On send, the server builds a real MIME message with nodemailer’s MailComposer,
deriving a text alternative from the HTML and setting In-Reply-To / References from the
thread’s last message when it’s a reply. The message goes out through the provider (Gmail’s
raw users.messages.send, or the fake mailbox under test), then Subspace commits its own
copy through the same one-transaction sync path new mail uses, so your sent message shows
up in the thread the moment the next history poll converges over it.
Schedule-send
Section titled “Schedule-send”Pick a future send time and the message doesn’t go out immediately, it’s stored as a scheduled row in the task queue’s Scheduled section instead. The mail engine’s 30-second tick checks for due sends and delivers them, retrying on failure. Compose offers quick presets (tomorrow morning, this afternoon, Monday morning) alongside a custom date and time.
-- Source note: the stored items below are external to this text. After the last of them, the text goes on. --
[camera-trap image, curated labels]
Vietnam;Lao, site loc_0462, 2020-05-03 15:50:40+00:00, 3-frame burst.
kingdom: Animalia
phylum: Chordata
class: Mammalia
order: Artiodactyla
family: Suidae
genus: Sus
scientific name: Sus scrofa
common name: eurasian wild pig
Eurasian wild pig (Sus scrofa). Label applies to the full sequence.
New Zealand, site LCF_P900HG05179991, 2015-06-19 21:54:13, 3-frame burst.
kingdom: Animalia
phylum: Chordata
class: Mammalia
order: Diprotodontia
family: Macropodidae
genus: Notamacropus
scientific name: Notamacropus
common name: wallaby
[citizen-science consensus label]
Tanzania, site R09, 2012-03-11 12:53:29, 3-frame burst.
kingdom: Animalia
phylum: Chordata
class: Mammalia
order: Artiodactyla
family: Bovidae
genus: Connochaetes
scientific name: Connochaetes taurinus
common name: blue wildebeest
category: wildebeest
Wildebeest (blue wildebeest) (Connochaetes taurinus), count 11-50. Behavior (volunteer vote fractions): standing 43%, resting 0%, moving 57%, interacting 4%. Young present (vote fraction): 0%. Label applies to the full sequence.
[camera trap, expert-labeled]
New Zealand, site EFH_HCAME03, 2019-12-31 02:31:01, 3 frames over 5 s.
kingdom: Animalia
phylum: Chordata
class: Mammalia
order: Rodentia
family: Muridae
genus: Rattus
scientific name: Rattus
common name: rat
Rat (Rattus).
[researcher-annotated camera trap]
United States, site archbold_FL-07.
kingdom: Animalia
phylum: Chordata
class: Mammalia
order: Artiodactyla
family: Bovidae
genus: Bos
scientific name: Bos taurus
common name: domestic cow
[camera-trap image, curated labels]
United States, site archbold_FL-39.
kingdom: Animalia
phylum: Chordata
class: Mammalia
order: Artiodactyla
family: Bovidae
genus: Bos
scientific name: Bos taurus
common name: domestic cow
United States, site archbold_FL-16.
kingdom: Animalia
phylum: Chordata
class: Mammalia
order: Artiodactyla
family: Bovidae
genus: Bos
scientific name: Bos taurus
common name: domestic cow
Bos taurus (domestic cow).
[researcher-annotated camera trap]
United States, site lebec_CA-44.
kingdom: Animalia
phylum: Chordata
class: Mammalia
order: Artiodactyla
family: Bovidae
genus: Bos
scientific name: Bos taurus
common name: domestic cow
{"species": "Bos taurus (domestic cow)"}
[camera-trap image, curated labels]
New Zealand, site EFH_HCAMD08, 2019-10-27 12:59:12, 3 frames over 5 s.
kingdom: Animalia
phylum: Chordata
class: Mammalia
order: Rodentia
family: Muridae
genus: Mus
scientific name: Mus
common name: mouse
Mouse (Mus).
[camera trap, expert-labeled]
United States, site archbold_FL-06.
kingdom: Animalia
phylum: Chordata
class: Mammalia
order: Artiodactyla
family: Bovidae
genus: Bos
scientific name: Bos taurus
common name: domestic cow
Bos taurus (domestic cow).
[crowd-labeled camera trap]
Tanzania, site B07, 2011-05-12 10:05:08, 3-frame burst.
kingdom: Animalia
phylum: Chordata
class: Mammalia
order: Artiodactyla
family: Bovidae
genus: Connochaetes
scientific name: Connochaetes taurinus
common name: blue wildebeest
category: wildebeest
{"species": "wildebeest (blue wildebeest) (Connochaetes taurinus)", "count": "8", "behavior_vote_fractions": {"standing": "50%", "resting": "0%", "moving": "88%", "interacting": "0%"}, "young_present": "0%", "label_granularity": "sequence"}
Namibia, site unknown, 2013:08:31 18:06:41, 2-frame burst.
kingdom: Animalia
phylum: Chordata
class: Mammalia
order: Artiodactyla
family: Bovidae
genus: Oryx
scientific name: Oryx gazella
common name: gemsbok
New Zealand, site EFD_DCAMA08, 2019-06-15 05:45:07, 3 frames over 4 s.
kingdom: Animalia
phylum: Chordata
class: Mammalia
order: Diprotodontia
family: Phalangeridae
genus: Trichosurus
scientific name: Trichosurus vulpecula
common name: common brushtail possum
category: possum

Hostile inbound HTML is sanitized
Section titled “Hostile inbound HTML is sanitized”Inbound mail is untrusted content by default. Bodies pass through server-side sanitization before they ever reach a browser:
- Scripts, event handlers, forms and inputs, iframes, objects, SVG, MathML, and
<style>tags are stripped entirely. - Remote
http(s)images are rewritten to a blocked placeholder and counted rather than loaded;cid:anddata:images are dropped. Links gettarget="_blank" rel="noopener noreferrer".
The sanitized HTML then renders inside a sandboxed <iframe> (allow-popups allow-popups-to-escape-sandbox only, no same-origin, no scripts) via srcdoc, with a
strict Content Security Policy meta tag on top, so even a sanitizer bypass can’t reach the
rest of the page.
A small bar above each message with blocked images reads “N remote images blocked, load.”
Clicking it fetches each image through the server (GET /mail/proxy-image, HTTPS only,
private hosts refused, no credentials forwarded, a 5-second timeout and 10 MB cap) so the
sender never learns your IP or that you opened the message.